-- Tasks to carry out --
(a) According to the Eagle Rock profile, which county is Eagle Rock in?
(b) Using the Eagle Rock profile, decide whether each statement agrees with it: (i) Eagle Rock is an incorporated city; (ii) Eagle Rock had 193 residents in the 2020 census; (iii) Eagle Rock's area code is 417. Give yes or no for each, with the deciding words quoted.
(c) Go on with the Eagle Rock profile from its final sentence.

-- Source extract --
■ ■ ■ ■

- Eagle Rock Location within Missouri
- Coordinates: 36°33′00″N 93°45′16″W﻿ / ﻿36.55000°N 93.75444°W
- Country: United States
- State: Missouri
- County: Barry

Area
- • Total: 2.76 sq mi (7.14 km^{2})
- • Land: 2.34 sq mi (6.05 km^{2})
- • Water: 0.42 sq mi (1.09 km^{2})
- Elevation: 984 ft (300 m)

Population (2020)
- • Total: 193
- • Density: 82.7/sq mi (31.92/km^{2})
- Time zone: UTC-6 (Central (CST))
- • Summer (DST): UTC-5 (CDT)
- Area code: 417
- GNIS feature ID: 2587065

= Eagle Rock, Missouri =

Eagle Rock is an unincorporated community and census-designated place in Barry County, Missouri, United States. As of the 2020 census, it had a population of 193.

■ ■ ■ ■

-- Provided data --
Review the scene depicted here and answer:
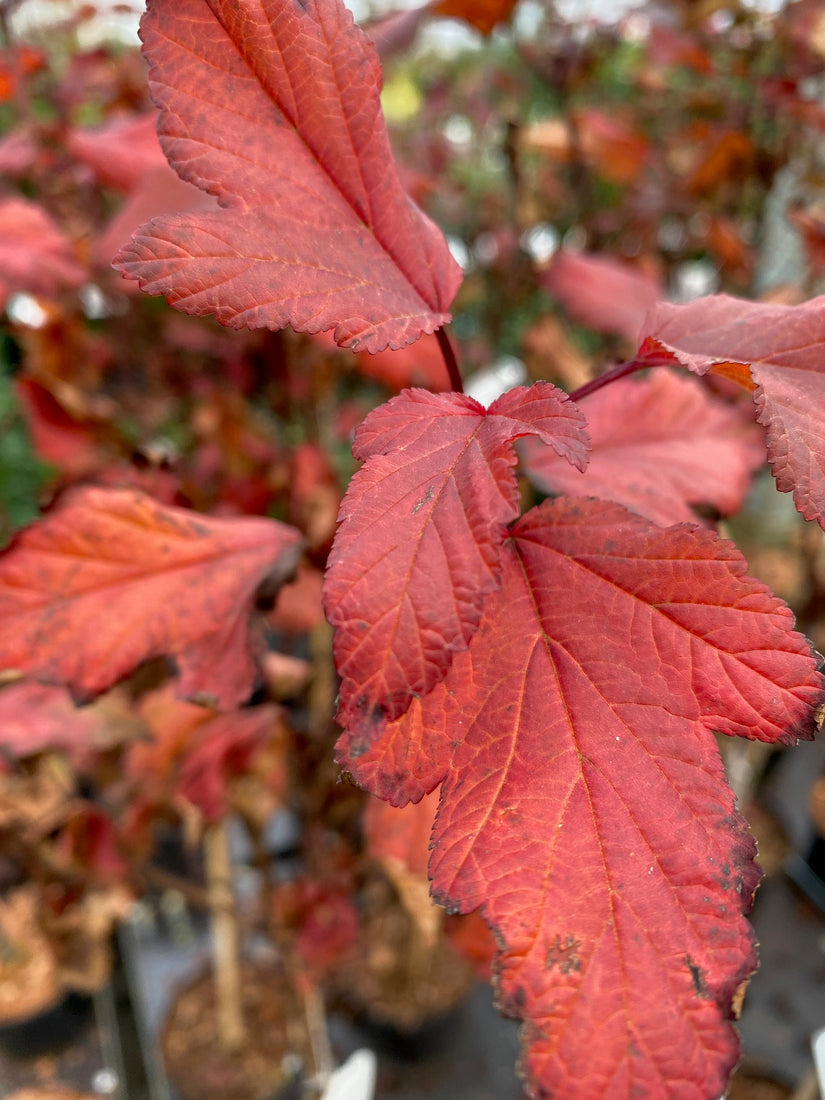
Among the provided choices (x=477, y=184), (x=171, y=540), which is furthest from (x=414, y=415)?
(x=477, y=184)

■ ■ ■ ■

-- Outputs by task --
(a) Barry County, Missouri.

(b)
(i) No: "Eagle Rock is an unincorporated community and census-designated place"
(ii) Yes: "As of the 2020 census, it had a population of 193."
(iii) Yes: "Area code: 417"

(c)
It is located on Missouri Route 86 near Table Rock Lake. Eagle Rock has a state campground and public marina.

A post office called Eagle Rock has been in operation since 1886. The community takes its name from a nearby rock formation.

The Eagle Rock Retreat Center, home of the Assembly of God youth organizations Royal Rangers National Training Center, is located approximately 4 miles southwest of Eagle Rock.

==Demographics==

Historical population
| Census | Pop. | Note | %± |
| 2020 | 193 |  | — |
U.S. Decennial Census

==Education==
It is in the Cassville R-IV School District.

Eagle Rock has a public library, a branch of the Barry-Lawrence Regional Library.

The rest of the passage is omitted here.